The exercise:
Rewrite everything from the line containing "How far is the" down to the end of the items as a Markdown table with the columns Row and Line. Give each line its own row number and leave out blank lines.

⁂

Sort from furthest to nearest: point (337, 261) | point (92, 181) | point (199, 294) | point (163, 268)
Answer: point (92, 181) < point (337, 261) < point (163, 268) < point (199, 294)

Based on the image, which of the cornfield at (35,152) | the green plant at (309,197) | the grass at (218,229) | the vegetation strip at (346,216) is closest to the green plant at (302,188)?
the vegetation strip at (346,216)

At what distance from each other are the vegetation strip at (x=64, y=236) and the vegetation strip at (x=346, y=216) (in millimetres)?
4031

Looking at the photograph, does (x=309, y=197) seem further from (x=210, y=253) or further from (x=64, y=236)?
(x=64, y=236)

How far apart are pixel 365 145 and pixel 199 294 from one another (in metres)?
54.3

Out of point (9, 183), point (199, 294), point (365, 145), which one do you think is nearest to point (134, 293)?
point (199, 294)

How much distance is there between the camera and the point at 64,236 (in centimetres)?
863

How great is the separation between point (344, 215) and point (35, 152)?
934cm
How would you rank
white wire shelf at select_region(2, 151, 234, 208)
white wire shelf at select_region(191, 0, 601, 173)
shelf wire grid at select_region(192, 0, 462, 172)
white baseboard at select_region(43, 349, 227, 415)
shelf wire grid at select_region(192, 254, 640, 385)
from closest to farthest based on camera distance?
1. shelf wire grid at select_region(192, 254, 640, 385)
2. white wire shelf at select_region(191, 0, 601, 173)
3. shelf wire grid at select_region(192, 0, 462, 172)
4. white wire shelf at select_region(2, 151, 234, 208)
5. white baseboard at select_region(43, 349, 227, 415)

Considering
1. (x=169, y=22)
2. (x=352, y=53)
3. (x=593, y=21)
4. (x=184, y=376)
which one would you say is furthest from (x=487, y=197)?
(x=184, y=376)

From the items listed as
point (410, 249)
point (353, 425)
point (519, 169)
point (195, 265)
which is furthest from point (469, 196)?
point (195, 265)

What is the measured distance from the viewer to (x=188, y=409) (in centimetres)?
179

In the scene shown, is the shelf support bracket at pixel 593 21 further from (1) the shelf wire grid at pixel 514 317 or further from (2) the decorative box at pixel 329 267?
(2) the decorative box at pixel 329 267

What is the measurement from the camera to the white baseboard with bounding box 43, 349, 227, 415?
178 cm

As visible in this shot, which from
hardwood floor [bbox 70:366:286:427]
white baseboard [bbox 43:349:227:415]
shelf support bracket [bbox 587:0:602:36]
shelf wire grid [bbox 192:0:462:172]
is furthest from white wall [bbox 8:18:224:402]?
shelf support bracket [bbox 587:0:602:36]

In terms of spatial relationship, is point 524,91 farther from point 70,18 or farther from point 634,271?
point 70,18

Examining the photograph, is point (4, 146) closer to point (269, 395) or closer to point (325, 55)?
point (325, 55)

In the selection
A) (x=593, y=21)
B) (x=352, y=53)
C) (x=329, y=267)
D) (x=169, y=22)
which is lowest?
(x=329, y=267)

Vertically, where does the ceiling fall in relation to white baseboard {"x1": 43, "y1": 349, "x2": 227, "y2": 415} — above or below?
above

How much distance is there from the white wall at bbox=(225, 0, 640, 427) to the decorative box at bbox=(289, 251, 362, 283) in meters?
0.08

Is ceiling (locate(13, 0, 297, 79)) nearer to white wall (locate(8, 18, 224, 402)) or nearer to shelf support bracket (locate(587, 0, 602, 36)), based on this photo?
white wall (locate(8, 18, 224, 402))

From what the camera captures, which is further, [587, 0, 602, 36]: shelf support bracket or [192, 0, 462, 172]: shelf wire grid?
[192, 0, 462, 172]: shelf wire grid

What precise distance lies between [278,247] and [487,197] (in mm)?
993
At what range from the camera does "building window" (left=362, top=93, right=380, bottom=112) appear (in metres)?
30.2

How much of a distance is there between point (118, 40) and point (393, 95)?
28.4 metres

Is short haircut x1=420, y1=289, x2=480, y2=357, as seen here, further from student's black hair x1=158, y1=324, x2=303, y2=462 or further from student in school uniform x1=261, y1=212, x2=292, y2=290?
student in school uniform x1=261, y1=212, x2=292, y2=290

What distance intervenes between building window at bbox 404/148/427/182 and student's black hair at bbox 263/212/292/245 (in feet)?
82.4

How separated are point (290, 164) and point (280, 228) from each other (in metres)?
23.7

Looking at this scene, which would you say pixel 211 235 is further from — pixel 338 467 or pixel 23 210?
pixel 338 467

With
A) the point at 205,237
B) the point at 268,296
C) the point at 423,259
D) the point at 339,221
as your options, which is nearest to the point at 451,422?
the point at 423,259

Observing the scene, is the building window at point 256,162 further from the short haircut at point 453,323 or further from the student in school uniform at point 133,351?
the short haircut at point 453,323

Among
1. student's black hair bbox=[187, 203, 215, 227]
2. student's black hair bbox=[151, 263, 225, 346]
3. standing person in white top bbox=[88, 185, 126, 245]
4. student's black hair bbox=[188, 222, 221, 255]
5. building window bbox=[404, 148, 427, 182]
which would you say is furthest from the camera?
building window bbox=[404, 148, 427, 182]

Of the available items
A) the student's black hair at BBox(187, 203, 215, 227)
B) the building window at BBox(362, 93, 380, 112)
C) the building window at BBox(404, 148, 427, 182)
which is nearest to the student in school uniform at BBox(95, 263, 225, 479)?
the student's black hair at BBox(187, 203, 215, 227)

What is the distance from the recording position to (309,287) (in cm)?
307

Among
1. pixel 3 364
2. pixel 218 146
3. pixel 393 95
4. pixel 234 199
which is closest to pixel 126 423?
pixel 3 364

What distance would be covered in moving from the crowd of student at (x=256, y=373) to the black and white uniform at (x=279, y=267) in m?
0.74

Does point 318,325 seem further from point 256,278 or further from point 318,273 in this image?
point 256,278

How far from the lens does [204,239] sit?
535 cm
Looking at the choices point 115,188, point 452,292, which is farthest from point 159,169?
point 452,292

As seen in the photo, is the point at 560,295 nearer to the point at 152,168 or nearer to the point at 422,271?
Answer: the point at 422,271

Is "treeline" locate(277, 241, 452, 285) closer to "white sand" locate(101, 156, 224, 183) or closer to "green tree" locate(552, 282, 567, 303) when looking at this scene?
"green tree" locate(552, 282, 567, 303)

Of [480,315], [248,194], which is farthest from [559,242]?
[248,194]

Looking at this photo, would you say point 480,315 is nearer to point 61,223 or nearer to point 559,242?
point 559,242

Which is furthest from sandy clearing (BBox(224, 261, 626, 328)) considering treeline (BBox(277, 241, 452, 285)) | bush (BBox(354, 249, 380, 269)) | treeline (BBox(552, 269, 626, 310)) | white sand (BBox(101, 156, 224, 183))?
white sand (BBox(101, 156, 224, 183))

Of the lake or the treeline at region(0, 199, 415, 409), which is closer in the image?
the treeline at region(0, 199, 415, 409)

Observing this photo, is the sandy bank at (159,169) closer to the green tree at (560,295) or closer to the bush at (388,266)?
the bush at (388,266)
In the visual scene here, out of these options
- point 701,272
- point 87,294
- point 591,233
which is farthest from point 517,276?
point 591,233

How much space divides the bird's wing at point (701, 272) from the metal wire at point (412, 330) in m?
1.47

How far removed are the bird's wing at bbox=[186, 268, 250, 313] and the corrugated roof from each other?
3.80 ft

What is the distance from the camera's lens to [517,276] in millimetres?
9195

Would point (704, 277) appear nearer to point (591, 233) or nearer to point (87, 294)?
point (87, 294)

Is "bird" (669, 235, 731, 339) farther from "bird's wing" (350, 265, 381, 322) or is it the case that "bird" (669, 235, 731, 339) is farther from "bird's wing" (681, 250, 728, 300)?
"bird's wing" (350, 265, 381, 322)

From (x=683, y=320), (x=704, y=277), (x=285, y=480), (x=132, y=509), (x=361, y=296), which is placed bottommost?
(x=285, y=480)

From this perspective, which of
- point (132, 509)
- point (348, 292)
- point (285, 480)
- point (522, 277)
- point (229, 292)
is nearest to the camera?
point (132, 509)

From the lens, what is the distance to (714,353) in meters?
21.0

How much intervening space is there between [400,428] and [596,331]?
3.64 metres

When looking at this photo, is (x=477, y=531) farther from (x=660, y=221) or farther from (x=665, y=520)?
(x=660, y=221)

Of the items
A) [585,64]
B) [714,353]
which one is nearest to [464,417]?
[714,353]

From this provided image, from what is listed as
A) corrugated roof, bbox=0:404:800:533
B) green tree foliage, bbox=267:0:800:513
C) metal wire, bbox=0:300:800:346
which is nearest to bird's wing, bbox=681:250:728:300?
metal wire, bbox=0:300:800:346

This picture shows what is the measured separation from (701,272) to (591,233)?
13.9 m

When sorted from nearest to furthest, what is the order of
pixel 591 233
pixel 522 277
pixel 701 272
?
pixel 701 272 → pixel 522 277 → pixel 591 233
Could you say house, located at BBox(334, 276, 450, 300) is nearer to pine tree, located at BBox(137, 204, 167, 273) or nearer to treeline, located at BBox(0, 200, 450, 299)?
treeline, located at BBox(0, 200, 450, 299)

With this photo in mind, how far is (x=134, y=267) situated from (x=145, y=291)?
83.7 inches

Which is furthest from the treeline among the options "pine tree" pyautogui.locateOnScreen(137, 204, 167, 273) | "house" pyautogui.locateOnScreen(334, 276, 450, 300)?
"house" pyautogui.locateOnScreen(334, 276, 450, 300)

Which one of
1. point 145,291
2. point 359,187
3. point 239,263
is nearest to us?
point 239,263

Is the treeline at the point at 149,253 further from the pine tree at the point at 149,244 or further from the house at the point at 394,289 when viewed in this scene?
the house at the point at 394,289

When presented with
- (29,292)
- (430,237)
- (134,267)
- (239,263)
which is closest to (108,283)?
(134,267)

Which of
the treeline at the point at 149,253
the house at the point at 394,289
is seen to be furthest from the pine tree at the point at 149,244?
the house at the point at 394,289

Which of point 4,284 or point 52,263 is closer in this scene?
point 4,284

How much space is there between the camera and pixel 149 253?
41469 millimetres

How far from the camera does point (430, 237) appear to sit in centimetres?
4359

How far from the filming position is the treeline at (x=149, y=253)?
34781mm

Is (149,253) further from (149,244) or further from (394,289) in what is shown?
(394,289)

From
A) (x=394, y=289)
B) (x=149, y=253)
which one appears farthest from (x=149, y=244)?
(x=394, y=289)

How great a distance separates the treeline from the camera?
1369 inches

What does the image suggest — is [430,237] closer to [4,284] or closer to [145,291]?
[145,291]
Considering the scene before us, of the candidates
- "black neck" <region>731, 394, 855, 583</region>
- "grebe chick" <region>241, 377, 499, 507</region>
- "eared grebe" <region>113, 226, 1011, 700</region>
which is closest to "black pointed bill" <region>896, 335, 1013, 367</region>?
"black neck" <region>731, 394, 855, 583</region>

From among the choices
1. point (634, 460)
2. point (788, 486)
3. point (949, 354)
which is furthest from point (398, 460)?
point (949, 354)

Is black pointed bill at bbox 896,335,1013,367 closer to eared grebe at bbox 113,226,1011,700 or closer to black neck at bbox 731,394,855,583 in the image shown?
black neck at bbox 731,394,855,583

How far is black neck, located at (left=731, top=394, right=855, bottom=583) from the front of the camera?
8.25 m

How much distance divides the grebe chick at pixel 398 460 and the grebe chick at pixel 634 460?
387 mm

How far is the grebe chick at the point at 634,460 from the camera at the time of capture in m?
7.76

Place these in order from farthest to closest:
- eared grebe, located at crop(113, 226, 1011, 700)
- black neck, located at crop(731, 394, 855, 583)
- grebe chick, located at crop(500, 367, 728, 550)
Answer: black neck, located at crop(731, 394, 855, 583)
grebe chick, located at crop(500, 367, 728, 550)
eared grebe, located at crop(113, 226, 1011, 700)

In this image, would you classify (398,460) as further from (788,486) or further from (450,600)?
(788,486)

⁂

Complete response:
| Row | Line |
|---|---|
| 1 | How far is the grebe chick at the point at 634,460 from the camera at the time of capture in m? |
| 2 | 7.76 |
| 3 | Place these in order from farthest to closest: |
| 4 | - eared grebe, located at crop(113, 226, 1011, 700) |
| 5 | - black neck, located at crop(731, 394, 855, 583) |
| 6 | - grebe chick, located at crop(500, 367, 728, 550) |
| 7 | Answer: black neck, located at crop(731, 394, 855, 583) |
| 8 | grebe chick, located at crop(500, 367, 728, 550) |
| 9 | eared grebe, located at crop(113, 226, 1011, 700) |
| 10 | In this image, would you classify (398,460) as further from (788,486) or further from (450,600)? |
| 11 | (788,486) |